Sensible Daten im Netz: Hacker erbeuten Pläne von Atomanlagen
Hacker haben Tausende sensibler Dateien von den Servern eines französischen Konzerns gestohlen. Das Unternehmen ist auch am Bau von Atomanlagen und Gefängnissen beteiligt.
Bei einem Angriff auf ein französisches Bauunternehmen konnten Hacker zahlreiche Dokumente zu kritischer Infrastruktur wie Atomkraftwerken, Gefängnissen und Straßenbahnnetzen erbeuten.
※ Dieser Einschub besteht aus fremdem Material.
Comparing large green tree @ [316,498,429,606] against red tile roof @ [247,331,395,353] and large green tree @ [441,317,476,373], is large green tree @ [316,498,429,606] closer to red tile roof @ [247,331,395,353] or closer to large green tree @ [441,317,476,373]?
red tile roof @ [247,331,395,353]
Der Konzern Ingérop, der seinen Hauptsitz nahe Paris hat und weltweit an großen Bauprojekten beteiligt ist, bestätigte den Angriff auf Anfrage.
Der dabei kopierte Datensatz, der dem NDR vorliegt und den die Reporter gemeinsam mit Kollegen der "Süddeutschen Zeitung" und "Le Monde" ausgewertet haben, umfasst mehr als 65 Gigabyte. Darunter sind Pläne der Standorte von Videokameras, die in einem französischen Hochsicherheitsgefängnis eingesetzt werden sollten, Unterlagen zu einem geplanten Atommüll-Endlager im Nordosten Frankreichs und persönliche Informationen zu mehr als 1.200 Ingérop-Mitarbeiterinnen und Mitarbeitern. Auch einige firmeninterne E-Mails sind Teil des Datenlecks.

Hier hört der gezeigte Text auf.